_Task_
Convert the listing, from the line containing "Which of the elements" up to and including its final line, into a Markdown table with the columns Num and Content, one numbered row per line and no rows for blank lines. Leave out the pictures.

_Records shown_
%%
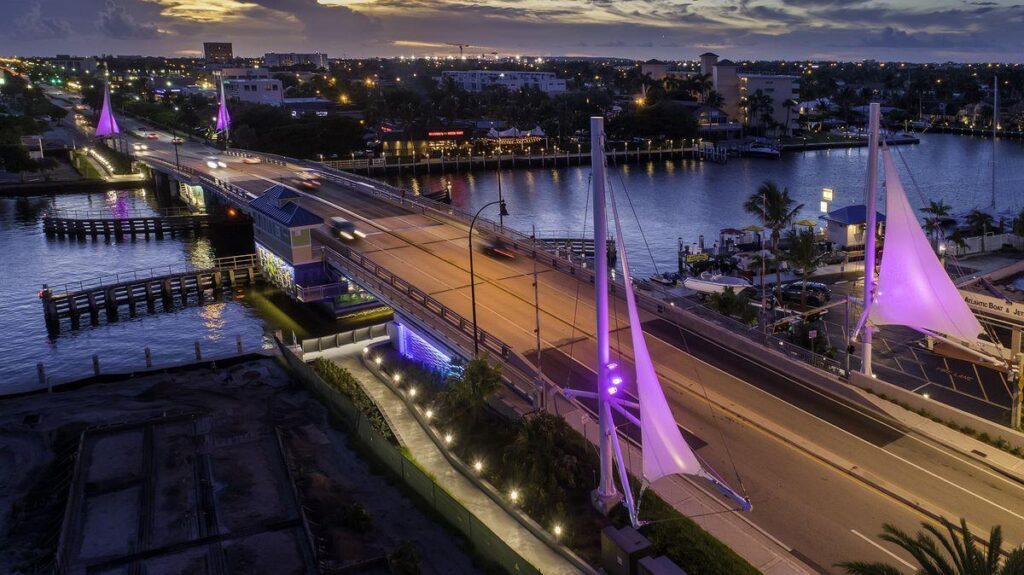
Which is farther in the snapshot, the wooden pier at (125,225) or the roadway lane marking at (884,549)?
the wooden pier at (125,225)

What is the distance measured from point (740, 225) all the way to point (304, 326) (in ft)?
192

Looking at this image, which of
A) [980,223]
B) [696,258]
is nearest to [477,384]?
[696,258]

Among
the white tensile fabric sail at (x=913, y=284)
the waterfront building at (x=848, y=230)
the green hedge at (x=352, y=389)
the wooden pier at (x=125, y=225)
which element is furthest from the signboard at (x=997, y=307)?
the wooden pier at (x=125, y=225)

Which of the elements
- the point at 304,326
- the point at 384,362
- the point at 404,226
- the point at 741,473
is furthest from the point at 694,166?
the point at 741,473

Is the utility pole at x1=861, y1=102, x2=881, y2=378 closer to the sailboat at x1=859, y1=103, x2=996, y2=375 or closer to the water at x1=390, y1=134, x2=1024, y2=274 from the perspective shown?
the sailboat at x1=859, y1=103, x2=996, y2=375

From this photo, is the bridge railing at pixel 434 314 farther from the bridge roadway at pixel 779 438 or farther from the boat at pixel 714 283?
the boat at pixel 714 283

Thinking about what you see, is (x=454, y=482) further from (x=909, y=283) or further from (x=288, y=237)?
(x=288, y=237)

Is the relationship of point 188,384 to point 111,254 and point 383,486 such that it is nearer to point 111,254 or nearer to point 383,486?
point 383,486

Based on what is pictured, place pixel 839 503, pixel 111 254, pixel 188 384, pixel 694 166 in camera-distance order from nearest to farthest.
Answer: pixel 839 503
pixel 188 384
pixel 111 254
pixel 694 166

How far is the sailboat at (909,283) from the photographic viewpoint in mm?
31219

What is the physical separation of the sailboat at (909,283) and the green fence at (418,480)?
60.3 ft

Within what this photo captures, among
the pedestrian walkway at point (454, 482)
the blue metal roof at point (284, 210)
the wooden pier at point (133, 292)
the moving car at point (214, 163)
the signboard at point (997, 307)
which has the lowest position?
the pedestrian walkway at point (454, 482)

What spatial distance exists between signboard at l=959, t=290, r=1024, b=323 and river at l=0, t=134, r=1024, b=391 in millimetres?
8695

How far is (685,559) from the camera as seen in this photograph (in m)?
21.5
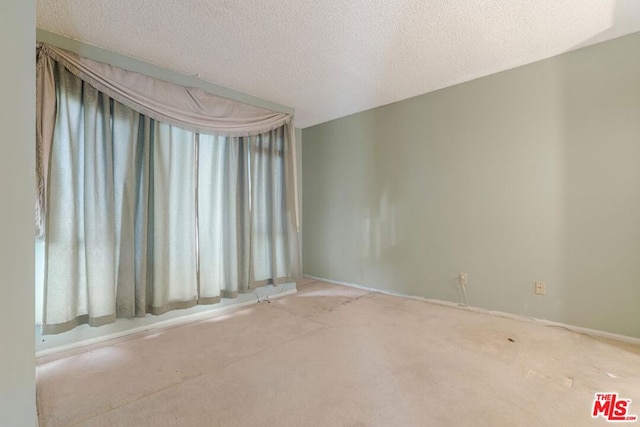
%%
_Result_
| Num | Content |
|---|---|
| 1 | Which of the elements |
| 2 | - the point at 304,326 |
| 3 | - the point at 384,362 |
| 4 | - the point at 404,226 |
| 5 | - the point at 741,473 |
| 6 | is furthest from the point at 694,166? |
| 7 | the point at 741,473 |
| 8 | Is the utility pole at x1=861, y1=102, x2=881, y2=378 closer to the sailboat at x1=859, y1=103, x2=996, y2=375 or closer to the water at x1=390, y1=134, x2=1024, y2=274 from the perspective shown? |
| 9 | the sailboat at x1=859, y1=103, x2=996, y2=375 |
| 10 | From this photo, is the bridge railing at pixel 434 314 farther from the bridge roadway at pixel 779 438 or farther from the boat at pixel 714 283? |
| 11 | the boat at pixel 714 283 |
| 12 | Thinking about what you see, is (x=454, y=482) further from (x=909, y=283) or further from (x=288, y=237)? |
| 13 | (x=288, y=237) |
| 14 | Is the relationship of point 188,384 to point 111,254 and point 383,486 such that it is nearer to point 111,254 or nearer to point 383,486? |
| 15 | point 383,486 |
| 16 | Based on what is pictured, place pixel 839 503, pixel 111 254, pixel 188 384, pixel 694 166 in camera-distance order from nearest to farthest. |
| 17 | Answer: pixel 839 503 |
| 18 | pixel 188 384 |
| 19 | pixel 111 254 |
| 20 | pixel 694 166 |
| 21 | How far is the sailboat at (909,283) from the photographic viewpoint in mm? |
| 22 | 31219 |
| 23 | What is the physical separation of the sailboat at (909,283) and the green fence at (418,480)? |
| 24 | 60.3 ft |
| 25 | Within what this photo captures, among |
| 26 | the pedestrian walkway at point (454, 482) |
| 27 | the blue metal roof at point (284, 210) |
| 28 | the wooden pier at point (133, 292) |
| 29 | the moving car at point (214, 163) |
| 30 | the signboard at point (997, 307) |
| 31 | which has the lowest position? |
| 32 | the pedestrian walkway at point (454, 482) |
| 33 | What spatial distance exists between signboard at l=959, t=290, r=1024, b=323 and river at l=0, t=134, r=1024, b=391 in millimetres? |
| 34 | 8695 |
| 35 | How far is (685,559) from the camera as seen in this photograph (in m)? |
| 36 | 21.5 |